There's a reference to stream compression in Abadi's paper "Integrating Compression and Execution in Column-Oriented Database Systems", where they say:
4.5 Heavyweight Compression Schemes Lempel-Ziv Encoding. Lempel-Ziv ([35, 36]) compression is the most widely used technique for lossless file compression. This is the algorithm upon which the UNIX command gzip is based. Lempel-Ziv takes variable sized patterns and replaces them with fixed length codes. This is in contrast to Huffman encoding which produces variable sized codes. Lempel-Ziv encoding does not require knowledge about pattern frequencies in advance; it builds the pattern table dynamically as it encodes the data. The basic idea is to parse the input sequence into non-overlapping blocks of different lengths while constructing a dictionary of blocks seen thus far. Subsequent appearances of these blocks are replaced by a pointer to an earlier occurrence of the same block. We refer the reader to [35, 36] for more details. For our experiments, we used a freely available version of the Lempel-Ziv algorithm [2] that is optimized for decompression performance (we found it to be much faster than UNIX gzip). We experimented with several other heavyweight compression schemes, including Huffman and Arithmetic encoding, but found that their decompression costs were prohibitively expensive for use inside of a database system.

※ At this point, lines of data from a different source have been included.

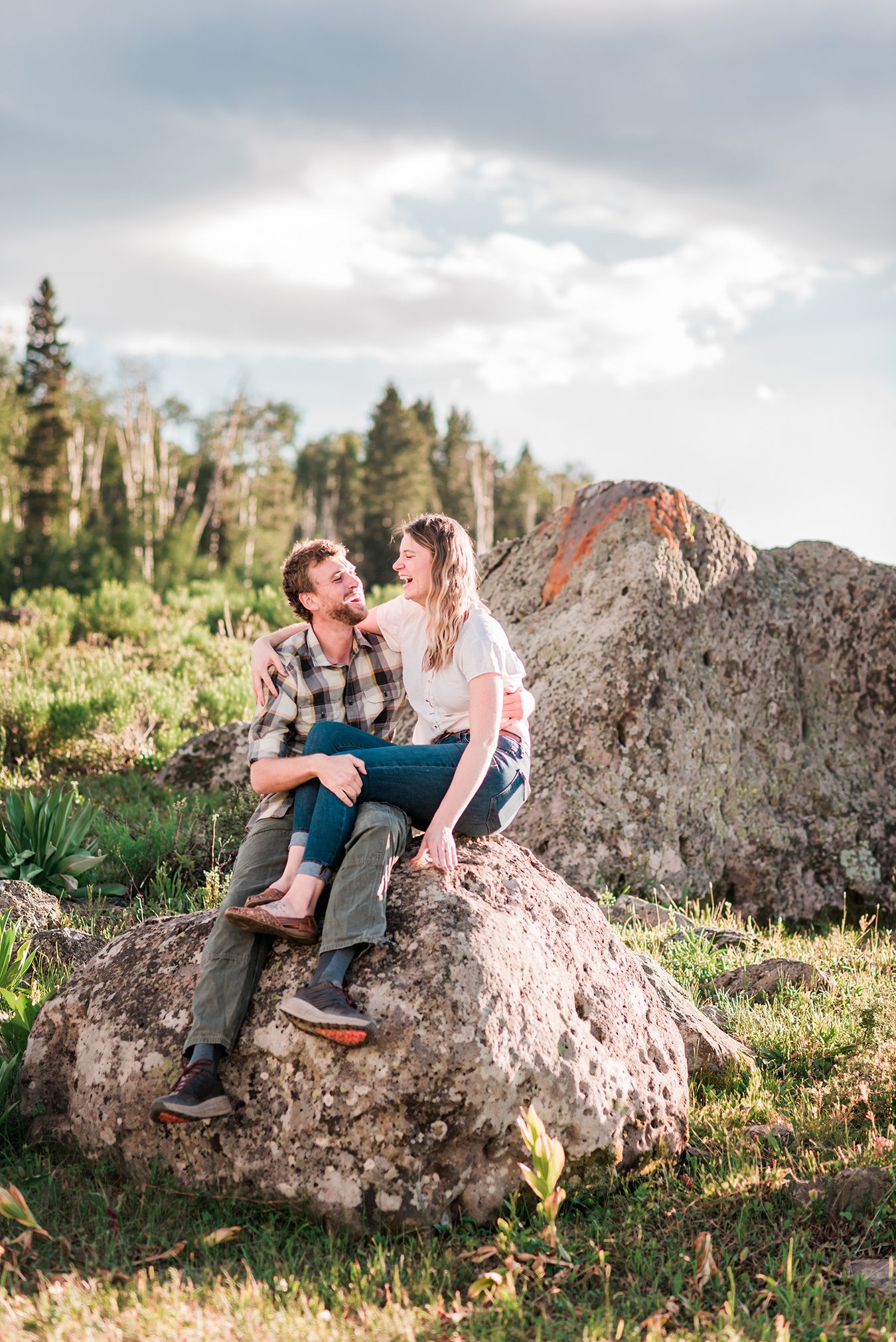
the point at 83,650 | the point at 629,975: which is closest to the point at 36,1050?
the point at 629,975

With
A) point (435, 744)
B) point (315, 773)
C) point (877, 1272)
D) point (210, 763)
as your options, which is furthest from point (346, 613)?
point (210, 763)

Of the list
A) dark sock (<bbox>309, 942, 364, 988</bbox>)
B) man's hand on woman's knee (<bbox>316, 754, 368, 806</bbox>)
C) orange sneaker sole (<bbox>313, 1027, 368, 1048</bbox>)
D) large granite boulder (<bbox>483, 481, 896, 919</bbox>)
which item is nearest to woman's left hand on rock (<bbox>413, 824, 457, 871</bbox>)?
man's hand on woman's knee (<bbox>316, 754, 368, 806</bbox>)

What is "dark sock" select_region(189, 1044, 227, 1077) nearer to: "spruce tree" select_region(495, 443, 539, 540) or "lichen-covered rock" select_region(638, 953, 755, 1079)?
"lichen-covered rock" select_region(638, 953, 755, 1079)

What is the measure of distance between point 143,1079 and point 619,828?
3.80 m

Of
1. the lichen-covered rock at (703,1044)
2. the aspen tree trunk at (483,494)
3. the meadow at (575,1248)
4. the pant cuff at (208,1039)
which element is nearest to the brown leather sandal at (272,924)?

Reference [2] is to the LZOP web page at [http://www.lzop.org/].
That page has references to the Linux Journal's "Compression Tools Compared" http://www.linuxjournal.com/node/8051/print and "Huge Unix File Compresser Shootout with Tons of Data/Graphs" http://aliver.wordpress.com/2010/06/22/huge-unix-file-compresser-shootout-with-tons-of-datagraphs/.
I think the tuning question is if we want to better compression in our "default" engine, vs. speed of compression vs. speed of decompression.

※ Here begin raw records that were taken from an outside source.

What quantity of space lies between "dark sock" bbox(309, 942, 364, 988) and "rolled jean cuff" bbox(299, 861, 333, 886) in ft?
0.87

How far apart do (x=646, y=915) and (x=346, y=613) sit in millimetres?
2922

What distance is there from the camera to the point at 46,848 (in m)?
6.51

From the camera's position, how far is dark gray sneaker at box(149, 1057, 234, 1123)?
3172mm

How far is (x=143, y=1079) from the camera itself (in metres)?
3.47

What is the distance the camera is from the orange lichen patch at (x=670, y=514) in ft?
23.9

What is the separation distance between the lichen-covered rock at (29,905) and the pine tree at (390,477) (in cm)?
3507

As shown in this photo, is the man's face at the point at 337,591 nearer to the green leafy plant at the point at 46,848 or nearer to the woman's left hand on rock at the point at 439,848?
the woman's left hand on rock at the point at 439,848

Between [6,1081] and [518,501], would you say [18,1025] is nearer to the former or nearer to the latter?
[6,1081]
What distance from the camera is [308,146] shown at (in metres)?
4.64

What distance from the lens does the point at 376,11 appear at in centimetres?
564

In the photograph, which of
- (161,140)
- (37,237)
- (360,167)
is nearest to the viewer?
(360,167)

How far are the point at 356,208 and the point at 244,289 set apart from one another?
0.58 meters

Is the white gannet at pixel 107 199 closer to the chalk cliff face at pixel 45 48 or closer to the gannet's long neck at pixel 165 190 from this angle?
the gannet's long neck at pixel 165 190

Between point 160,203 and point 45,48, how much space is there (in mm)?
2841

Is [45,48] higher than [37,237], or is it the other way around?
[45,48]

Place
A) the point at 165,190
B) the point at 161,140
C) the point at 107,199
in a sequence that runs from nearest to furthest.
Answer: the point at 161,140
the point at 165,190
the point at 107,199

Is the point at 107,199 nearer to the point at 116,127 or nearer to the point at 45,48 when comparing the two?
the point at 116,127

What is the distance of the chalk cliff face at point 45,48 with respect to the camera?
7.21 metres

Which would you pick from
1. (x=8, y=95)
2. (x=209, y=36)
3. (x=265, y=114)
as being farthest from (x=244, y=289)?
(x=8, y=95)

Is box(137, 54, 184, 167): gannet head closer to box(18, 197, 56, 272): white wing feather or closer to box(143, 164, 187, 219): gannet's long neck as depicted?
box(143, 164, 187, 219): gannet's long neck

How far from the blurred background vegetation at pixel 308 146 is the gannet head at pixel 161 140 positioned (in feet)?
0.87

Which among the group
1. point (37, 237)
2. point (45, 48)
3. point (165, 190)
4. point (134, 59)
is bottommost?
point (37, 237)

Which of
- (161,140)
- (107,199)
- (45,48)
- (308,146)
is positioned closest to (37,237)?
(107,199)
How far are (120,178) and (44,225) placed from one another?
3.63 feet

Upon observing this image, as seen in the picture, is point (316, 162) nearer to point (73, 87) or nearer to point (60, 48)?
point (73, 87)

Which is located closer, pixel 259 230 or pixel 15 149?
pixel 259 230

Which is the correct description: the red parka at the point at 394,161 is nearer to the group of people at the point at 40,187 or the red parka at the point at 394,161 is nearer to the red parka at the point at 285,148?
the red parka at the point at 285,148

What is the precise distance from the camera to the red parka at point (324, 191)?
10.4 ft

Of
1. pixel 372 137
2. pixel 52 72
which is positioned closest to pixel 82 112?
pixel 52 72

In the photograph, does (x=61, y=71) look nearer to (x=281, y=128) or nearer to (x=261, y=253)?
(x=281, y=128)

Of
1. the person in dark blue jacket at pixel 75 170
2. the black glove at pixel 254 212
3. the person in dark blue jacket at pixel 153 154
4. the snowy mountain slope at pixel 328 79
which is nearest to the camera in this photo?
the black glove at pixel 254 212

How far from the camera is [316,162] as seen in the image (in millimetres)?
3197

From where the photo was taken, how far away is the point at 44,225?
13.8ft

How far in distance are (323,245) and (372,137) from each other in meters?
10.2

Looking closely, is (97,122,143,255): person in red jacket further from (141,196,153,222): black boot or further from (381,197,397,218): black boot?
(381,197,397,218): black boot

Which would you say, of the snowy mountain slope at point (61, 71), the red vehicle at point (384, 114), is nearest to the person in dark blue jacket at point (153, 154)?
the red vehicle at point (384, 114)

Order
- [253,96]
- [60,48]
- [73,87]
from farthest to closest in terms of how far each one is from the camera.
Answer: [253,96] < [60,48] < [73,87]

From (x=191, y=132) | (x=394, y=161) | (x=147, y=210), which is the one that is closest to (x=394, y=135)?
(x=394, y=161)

In other words, are we using stream compression primarily to decrease our on-disk footprint and make any I/O more useful, or do we anticipate serving data sets that normally require disk I/O, and so decompression & compression speeds are important to us? (It's worth nothing that in a read-mostly workload, we'd do far more decompression than compression, and so decompression speeds would be more important that compression speeds.)
There's also the point that we're going to be focused on benchmarks for awhile, and perhaps we should assume a typical benchmark, which does read from disk, is part of our design criteria.

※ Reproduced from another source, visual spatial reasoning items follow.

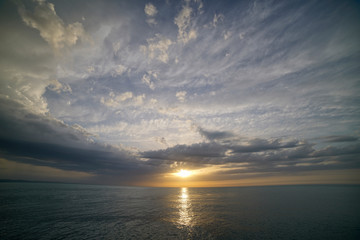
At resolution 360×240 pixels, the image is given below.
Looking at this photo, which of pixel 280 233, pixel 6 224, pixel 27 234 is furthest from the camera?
pixel 6 224

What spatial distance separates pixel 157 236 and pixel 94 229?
15584 millimetres

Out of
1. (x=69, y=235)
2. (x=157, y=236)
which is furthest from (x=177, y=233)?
(x=69, y=235)

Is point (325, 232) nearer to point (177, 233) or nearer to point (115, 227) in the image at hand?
point (177, 233)

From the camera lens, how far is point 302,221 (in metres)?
43.5

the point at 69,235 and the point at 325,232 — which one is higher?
the point at 69,235

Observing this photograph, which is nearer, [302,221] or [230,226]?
[230,226]

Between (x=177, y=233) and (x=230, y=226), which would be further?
(x=230, y=226)

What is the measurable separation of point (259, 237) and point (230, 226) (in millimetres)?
8917

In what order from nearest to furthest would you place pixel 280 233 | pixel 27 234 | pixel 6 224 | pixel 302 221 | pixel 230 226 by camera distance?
pixel 27 234 → pixel 280 233 → pixel 6 224 → pixel 230 226 → pixel 302 221

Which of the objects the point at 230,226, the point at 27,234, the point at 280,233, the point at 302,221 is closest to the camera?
the point at 27,234

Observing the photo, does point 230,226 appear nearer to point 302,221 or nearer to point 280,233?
point 280,233

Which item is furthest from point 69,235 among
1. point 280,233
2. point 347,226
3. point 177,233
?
point 347,226

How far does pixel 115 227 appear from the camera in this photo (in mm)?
36875

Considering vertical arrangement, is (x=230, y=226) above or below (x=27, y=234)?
below
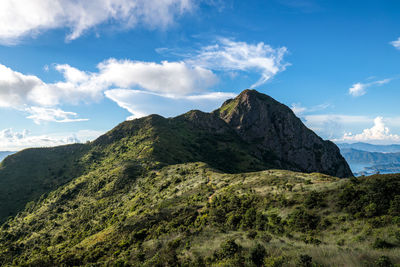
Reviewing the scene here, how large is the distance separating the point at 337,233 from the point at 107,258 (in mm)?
32023

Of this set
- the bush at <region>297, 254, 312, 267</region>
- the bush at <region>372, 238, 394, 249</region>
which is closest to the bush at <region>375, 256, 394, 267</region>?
the bush at <region>372, 238, 394, 249</region>

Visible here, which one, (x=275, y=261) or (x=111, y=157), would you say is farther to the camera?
(x=111, y=157)

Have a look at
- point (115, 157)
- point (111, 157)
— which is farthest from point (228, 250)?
point (111, 157)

Looking at the "Huge Unix File Compresser Shootout with Tons of Data/Graphs", I am inclined to go with lzop (relatively good compression with really fast compression/decompression), or lzma (the best compression on binary data, with slow run-times).
Depending on the difficulty of plugging in these engines, we could probably offer more than one by default? We could have a recommended fast compression/decompression engine, and a small-footprint engine, and you pick the one you like? (I'm saying that because I'm guessing building and linking these engines behind WiredTiger isn't going to be a big deal for Don.)
Michael, can you please weigh in on this?